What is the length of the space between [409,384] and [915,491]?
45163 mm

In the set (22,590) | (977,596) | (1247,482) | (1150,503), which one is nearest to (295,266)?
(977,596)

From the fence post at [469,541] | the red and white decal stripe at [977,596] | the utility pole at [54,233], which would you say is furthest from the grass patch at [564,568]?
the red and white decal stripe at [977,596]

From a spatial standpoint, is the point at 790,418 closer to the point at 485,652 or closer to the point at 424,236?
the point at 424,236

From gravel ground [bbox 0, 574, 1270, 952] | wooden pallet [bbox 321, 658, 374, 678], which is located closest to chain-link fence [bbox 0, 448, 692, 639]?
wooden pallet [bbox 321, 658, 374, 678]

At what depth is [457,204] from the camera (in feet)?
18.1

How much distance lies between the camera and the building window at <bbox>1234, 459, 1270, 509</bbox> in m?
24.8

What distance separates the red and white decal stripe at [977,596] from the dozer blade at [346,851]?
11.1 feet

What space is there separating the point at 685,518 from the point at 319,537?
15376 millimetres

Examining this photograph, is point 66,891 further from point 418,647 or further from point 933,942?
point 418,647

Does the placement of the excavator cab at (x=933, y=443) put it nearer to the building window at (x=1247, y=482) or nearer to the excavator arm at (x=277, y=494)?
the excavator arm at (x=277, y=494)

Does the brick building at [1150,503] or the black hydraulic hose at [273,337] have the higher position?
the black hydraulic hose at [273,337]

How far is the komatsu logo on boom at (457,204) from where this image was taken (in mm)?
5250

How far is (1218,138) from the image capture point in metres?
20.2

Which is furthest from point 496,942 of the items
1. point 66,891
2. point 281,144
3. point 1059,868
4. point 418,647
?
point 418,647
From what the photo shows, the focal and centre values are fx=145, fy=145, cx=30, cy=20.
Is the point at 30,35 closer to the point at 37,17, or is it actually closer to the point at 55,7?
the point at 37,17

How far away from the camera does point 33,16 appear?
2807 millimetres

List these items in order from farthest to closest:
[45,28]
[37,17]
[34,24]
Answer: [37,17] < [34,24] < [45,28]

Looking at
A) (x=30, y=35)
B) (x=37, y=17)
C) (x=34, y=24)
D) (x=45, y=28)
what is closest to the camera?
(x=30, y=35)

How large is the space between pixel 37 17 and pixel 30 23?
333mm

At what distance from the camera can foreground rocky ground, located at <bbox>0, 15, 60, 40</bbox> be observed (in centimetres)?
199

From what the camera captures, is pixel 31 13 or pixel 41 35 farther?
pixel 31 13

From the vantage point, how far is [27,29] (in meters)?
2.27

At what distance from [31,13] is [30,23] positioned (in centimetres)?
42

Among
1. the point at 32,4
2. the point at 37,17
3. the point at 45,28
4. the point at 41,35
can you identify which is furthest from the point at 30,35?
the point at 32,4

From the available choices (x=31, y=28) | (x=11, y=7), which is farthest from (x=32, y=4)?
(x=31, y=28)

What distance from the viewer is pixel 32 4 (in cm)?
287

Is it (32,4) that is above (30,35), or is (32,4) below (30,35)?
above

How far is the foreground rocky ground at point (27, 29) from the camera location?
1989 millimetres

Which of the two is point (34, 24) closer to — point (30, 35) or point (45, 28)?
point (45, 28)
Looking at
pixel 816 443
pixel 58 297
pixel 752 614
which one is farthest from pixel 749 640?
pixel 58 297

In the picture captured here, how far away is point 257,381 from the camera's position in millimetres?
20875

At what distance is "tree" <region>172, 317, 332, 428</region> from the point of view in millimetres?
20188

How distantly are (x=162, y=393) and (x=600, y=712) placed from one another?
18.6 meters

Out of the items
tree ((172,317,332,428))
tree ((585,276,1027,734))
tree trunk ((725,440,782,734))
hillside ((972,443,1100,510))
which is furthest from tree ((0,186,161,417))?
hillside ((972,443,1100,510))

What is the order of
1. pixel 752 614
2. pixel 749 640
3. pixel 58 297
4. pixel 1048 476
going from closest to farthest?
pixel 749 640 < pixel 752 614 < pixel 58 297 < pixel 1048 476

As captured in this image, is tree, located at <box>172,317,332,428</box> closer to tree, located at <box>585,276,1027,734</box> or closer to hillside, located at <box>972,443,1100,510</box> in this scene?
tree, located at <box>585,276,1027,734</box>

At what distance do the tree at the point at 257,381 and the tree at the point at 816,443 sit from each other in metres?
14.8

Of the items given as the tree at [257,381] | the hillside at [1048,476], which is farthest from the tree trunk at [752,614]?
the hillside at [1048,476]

::::::::

- TASK DESCRIPTION
Convert every entry above into a JSON array of strings, with each non-blank line as its own string, in the original order.

- FULL ANSWER
[
  "What is the length of the space between [409,384] and [915,491]?",
  "45163 mm",
  "In the set (22,590) | (977,596) | (1247,482) | (1150,503), which one is nearest to (295,266)?",
  "(977,596)",
  "From the fence post at [469,541] | the red and white decal stripe at [977,596] | the utility pole at [54,233], which would you say is furthest from the grass patch at [564,568]?",
  "the red and white decal stripe at [977,596]",
  "From a spatial standpoint, is the point at 790,418 closer to the point at 485,652 or closer to the point at 424,236?",
  "the point at 424,236",
  "From gravel ground [bbox 0, 574, 1270, 952] | wooden pallet [bbox 321, 658, 374, 678], which is located closest to chain-link fence [bbox 0, 448, 692, 639]?",
  "wooden pallet [bbox 321, 658, 374, 678]",
  "At what depth is [457,204] from the camera (in feet)?",
  "18.1",
  "How much distance lies between the camera and the building window at <bbox>1234, 459, 1270, 509</bbox> in m?",
  "24.8",
  "What distance separates the red and white decal stripe at [977,596] from the dozer blade at [346,851]?",
  "11.1 feet",
  "What space is there separating the point at 685,518 from the point at 319,537?",
  "15376 millimetres",
  "Examining this photograph, is point 66,891 further from point 418,647 or further from point 933,942?",
  "point 418,647",
  "Does the placement of the excavator cab at (x=933, y=443) put it nearer to the building window at (x=1247, y=482) or nearer to the excavator arm at (x=277, y=494)?",
  "the excavator arm at (x=277, y=494)",
  "Does the brick building at [1150,503] or the black hydraulic hose at [273,337] have the higher position?",
  "the black hydraulic hose at [273,337]",
  "How far is the komatsu logo on boom at (457,204) from where this image was taken (in mm)?",
  "5250",
  "How far is (1218,138) from the image capture point in metres?",
  "20.2",
  "Which is furthest from point 496,942 of the items",
  "1. point 66,891",
  "2. point 281,144",
  "3. point 1059,868",
  "4. point 418,647",
  "?",
  "point 418,647",
  "From what the photo shows, the focal and centre values are fx=145, fy=145, cx=30, cy=20.",
  "Is the point at 30,35 closer to the point at 37,17, or is it actually closer to the point at 55,7?",
  "the point at 37,17",
  "How far away from the camera does point 33,16 appear?",
  "2807 millimetres",
  "List these items in order from farthest to closest:",
  "[45,28]",
  "[37,17]",
  "[34,24]",
  "Answer: [37,17] < [34,24] < [45,28]",
  "Looking at",
  "A) (x=30, y=35)",
  "B) (x=37, y=17)",
  "C) (x=34, y=24)",
  "D) (x=45, y=28)",
  "what is closest to the camera?",
  "(x=30, y=35)",
  "How large is the space between pixel 37 17 and pixel 30 23?",
  "333mm",
  "At what distance from the camera can foreground rocky ground, located at <bbox>0, 15, 60, 40</bbox> be observed (in centimetres)?",
  "199",
  "From what the camera captures, is pixel 31 13 or pixel 41 35 farther?",
  "pixel 31 13",
  "From the vantage point, how far is [27,29] (in meters)?",
  "2.27",
  "At what distance from [31,13] is [30,23] positioned (in centimetres)?",
  "42",
  "Among",
  "1. the point at 32,4",
  "2. the point at 37,17",
  "3. the point at 45,28",
  "4. the point at 41,35",
  "can you identify which is furthest from the point at 30,35?",
  "the point at 32,4",
  "From the available choices (x=31, y=28) | (x=11, y=7), which is farthest from (x=32, y=4)?",
  "(x=31, y=28)",
  "What distance from the viewer is pixel 32 4 (in cm)?",
  "287",
  "Is it (32,4) that is above (30,35), or is (32,4) below (30,35)?",
  "above",
  "How far is the foreground rocky ground at point (27, 29) from the camera location?",
  "1989 millimetres",
  "Which of the two is point (34, 24) closer to — point (30, 35) or point (45, 28)?",
  "point (45, 28)",
  "Looking at",
  "pixel 816 443",
  "pixel 58 297",
  "pixel 752 614",
  "which one is farthest from pixel 749 640?",
  "pixel 58 297",
  "In the picture captured here, how far away is point 257,381 from the camera's position in millimetres?",
  "20875",
  "At what distance is \"tree\" <region>172, 317, 332, 428</region> from the point of view in millimetres?",
  "20188",
  "How distantly are (x=162, y=393) and (x=600, y=712) placed from one another?",
  "18.6 meters",
  "Out of the items",
  "tree ((172,317,332,428))",
  "tree ((585,276,1027,734))",
  "tree trunk ((725,440,782,734))",
  "hillside ((972,443,1100,510))",
  "which is furthest from tree ((0,186,161,417))?",
  "hillside ((972,443,1100,510))",
  "What is the order of",
  "1. pixel 752 614",
  "2. pixel 749 640",
  "3. pixel 58 297",
  "4. pixel 1048 476",
  "going from closest to farthest?",
  "pixel 749 640 < pixel 752 614 < pixel 58 297 < pixel 1048 476",
  "As captured in this image, is tree, located at <box>172,317,332,428</box> closer to tree, located at <box>585,276,1027,734</box> or closer to hillside, located at <box>972,443,1100,510</box> in this scene?",
  "tree, located at <box>585,276,1027,734</box>",
  "At what distance do the tree at the point at 257,381 and the tree at the point at 816,443 sit from each other in metres?",
  "14.8",
  "Of the items given as the tree at [257,381] | the hillside at [1048,476], which is farthest from the tree trunk at [752,614]?",
  "the hillside at [1048,476]"
]